Comments on Sontag and Azoulay

I found both of the readings for class today to be extremely powerful.  After Barthes’ reading I became aware of the power of photography and how photographs can touch individuals on multiple different levels. Although photos merely represent something that happened in the past, it is clear that they can still heavily influence their observants. This was brought to light in both Sontag and Azoulay’s pieces for today. Both women bring to light the pain and suffering photographs uncover when depicting images of war. These photos are simply documenting the slaughter that occurs, and as Azoulay states, they “restore the atrocity” (Azoulay). Azoulay engages with the viewer and states that the spectator becomes involved with recreating the disaster that these war images are displaying.  Sontag and Azoulay make claims that photographs of war can be just as criminal as war itself, because of the power that these images carry.

From these pieces I came to the understanding that war photographs force us to relive what was happening at the time. Sontag states that “people believed that if the horror could be made vivid enough, most people would finally take in the most outrageous insanity of war.” (Sontag 7) It is through photographs that these horrors are made vivid. These pieces are also in conversation with Barthes claim that photography is death, because war photographs display the deep pain and suffering that occurs during a time of war.

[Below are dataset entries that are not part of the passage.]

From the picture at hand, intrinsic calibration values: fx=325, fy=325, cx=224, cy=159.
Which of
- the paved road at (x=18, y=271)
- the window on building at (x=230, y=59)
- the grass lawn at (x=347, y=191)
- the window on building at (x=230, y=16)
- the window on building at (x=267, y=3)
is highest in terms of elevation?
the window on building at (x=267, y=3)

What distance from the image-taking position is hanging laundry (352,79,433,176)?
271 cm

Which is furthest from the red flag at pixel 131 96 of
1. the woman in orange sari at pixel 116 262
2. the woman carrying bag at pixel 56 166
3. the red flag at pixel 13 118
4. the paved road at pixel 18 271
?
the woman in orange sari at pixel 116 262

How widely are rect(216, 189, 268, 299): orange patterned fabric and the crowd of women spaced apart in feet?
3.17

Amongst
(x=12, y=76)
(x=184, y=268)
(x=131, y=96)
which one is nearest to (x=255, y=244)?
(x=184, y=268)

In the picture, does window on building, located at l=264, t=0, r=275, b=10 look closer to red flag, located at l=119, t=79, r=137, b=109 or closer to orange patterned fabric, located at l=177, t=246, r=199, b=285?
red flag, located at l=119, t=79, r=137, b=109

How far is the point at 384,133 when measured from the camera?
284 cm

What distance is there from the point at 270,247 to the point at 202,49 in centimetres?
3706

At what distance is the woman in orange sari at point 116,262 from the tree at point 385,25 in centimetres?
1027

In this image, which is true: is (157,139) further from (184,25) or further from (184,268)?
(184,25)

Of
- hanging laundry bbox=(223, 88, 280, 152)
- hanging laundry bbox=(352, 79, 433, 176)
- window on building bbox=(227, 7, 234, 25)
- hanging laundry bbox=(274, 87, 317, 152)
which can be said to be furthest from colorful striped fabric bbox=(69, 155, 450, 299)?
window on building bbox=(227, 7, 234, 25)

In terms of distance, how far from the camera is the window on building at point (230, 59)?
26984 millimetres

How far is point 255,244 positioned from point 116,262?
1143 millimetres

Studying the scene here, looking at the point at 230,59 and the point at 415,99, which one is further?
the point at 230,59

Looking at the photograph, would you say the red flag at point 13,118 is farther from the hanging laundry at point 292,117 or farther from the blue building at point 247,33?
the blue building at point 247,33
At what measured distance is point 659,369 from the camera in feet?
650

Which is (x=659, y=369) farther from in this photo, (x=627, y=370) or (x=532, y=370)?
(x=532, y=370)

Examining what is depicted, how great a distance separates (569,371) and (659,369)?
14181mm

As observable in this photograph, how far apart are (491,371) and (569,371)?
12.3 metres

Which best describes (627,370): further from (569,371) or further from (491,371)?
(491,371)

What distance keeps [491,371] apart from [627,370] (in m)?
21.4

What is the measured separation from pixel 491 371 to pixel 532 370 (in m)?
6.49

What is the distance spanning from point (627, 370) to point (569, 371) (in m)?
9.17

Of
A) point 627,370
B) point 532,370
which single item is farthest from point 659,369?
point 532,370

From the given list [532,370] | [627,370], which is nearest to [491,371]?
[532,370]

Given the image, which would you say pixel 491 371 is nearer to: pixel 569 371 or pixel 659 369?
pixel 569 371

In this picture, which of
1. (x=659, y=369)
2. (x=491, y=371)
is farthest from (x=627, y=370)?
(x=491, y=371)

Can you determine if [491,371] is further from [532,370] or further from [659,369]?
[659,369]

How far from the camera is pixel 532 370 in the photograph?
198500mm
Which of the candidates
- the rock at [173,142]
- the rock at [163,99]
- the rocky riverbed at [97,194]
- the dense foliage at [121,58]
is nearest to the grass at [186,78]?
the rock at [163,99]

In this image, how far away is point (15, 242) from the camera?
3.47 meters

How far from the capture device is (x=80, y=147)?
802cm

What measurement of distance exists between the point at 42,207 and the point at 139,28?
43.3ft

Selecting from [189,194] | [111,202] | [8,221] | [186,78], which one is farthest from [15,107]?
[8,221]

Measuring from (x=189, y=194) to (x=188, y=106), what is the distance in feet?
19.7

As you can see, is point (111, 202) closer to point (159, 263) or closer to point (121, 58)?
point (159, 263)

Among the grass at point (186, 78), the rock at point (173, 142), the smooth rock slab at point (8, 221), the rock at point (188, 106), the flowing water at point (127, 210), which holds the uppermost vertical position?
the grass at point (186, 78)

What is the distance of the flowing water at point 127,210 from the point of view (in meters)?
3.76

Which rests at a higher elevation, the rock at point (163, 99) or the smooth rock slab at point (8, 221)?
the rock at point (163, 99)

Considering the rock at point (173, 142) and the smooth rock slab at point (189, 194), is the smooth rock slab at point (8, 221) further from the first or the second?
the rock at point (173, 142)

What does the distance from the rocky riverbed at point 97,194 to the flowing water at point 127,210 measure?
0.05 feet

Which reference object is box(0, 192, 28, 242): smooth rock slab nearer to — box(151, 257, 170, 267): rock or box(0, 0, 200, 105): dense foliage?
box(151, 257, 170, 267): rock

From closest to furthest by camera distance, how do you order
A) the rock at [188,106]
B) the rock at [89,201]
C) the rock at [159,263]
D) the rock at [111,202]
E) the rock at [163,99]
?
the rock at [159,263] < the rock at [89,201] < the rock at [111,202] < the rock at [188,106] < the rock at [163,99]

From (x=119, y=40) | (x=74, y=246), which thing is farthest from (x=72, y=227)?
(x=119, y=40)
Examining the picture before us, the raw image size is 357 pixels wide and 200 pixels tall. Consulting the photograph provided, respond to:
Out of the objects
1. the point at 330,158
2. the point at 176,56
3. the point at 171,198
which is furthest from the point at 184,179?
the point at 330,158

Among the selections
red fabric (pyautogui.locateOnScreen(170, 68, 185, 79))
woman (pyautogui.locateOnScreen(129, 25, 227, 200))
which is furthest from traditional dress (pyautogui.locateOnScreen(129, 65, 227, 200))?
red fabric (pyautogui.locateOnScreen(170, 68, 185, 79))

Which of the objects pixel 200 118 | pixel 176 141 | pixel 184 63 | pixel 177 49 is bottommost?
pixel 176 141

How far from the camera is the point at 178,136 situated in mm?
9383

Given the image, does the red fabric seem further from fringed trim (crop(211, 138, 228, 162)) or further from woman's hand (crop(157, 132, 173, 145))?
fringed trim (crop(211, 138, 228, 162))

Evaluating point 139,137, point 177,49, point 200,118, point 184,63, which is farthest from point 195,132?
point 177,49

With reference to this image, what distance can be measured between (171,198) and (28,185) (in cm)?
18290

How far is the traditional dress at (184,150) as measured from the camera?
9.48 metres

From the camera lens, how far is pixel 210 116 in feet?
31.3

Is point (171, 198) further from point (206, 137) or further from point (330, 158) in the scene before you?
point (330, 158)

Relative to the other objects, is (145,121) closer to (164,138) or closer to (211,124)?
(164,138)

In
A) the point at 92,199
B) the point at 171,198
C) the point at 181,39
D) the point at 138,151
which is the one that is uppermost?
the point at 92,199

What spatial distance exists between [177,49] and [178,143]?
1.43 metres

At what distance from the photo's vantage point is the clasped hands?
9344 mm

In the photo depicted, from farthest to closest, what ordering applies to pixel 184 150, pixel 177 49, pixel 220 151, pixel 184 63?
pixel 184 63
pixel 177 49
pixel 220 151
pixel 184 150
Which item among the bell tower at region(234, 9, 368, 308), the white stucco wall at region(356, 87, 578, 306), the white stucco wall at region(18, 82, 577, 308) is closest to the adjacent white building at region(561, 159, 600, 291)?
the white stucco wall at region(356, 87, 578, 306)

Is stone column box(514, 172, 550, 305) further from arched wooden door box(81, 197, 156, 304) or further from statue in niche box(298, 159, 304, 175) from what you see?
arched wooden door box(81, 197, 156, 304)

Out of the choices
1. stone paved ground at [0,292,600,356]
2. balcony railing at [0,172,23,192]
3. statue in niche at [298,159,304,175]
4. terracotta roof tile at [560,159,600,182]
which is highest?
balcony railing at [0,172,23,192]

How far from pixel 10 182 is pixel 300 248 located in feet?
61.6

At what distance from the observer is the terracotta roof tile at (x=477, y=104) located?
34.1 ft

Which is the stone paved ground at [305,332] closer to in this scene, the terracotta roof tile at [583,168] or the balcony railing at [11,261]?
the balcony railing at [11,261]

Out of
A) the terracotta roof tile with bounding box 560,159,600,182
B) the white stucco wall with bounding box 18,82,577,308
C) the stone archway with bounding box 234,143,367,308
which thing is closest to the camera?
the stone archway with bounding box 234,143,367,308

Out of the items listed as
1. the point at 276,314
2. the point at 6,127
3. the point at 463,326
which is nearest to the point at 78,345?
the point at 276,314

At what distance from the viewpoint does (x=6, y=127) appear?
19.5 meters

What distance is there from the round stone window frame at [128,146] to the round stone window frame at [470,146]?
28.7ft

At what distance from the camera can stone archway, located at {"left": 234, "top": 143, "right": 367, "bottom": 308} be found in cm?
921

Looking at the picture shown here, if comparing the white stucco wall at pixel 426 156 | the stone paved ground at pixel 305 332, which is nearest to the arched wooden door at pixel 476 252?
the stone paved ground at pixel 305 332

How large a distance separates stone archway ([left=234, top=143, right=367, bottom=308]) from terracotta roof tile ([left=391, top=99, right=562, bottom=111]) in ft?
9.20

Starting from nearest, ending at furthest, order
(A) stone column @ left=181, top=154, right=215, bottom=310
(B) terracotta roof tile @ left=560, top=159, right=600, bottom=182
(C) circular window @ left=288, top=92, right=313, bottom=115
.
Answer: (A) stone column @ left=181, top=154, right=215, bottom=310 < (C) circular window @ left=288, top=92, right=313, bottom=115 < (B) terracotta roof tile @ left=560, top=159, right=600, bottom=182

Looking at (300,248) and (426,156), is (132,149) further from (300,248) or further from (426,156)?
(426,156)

When reading both of these pieces I immediately thought of World War II and the Holocaust specifically. When I think of war images, I think of men and women in concentration camps staring blankly into the camera behind a barbed wire fence. I then thought of the power of war time photos and how they are used heavily as propaganda. Although photos can make people relive the horror of war, I believe that they can also urge people to create horrors as well, just as some of these photos did in Europe during World War II.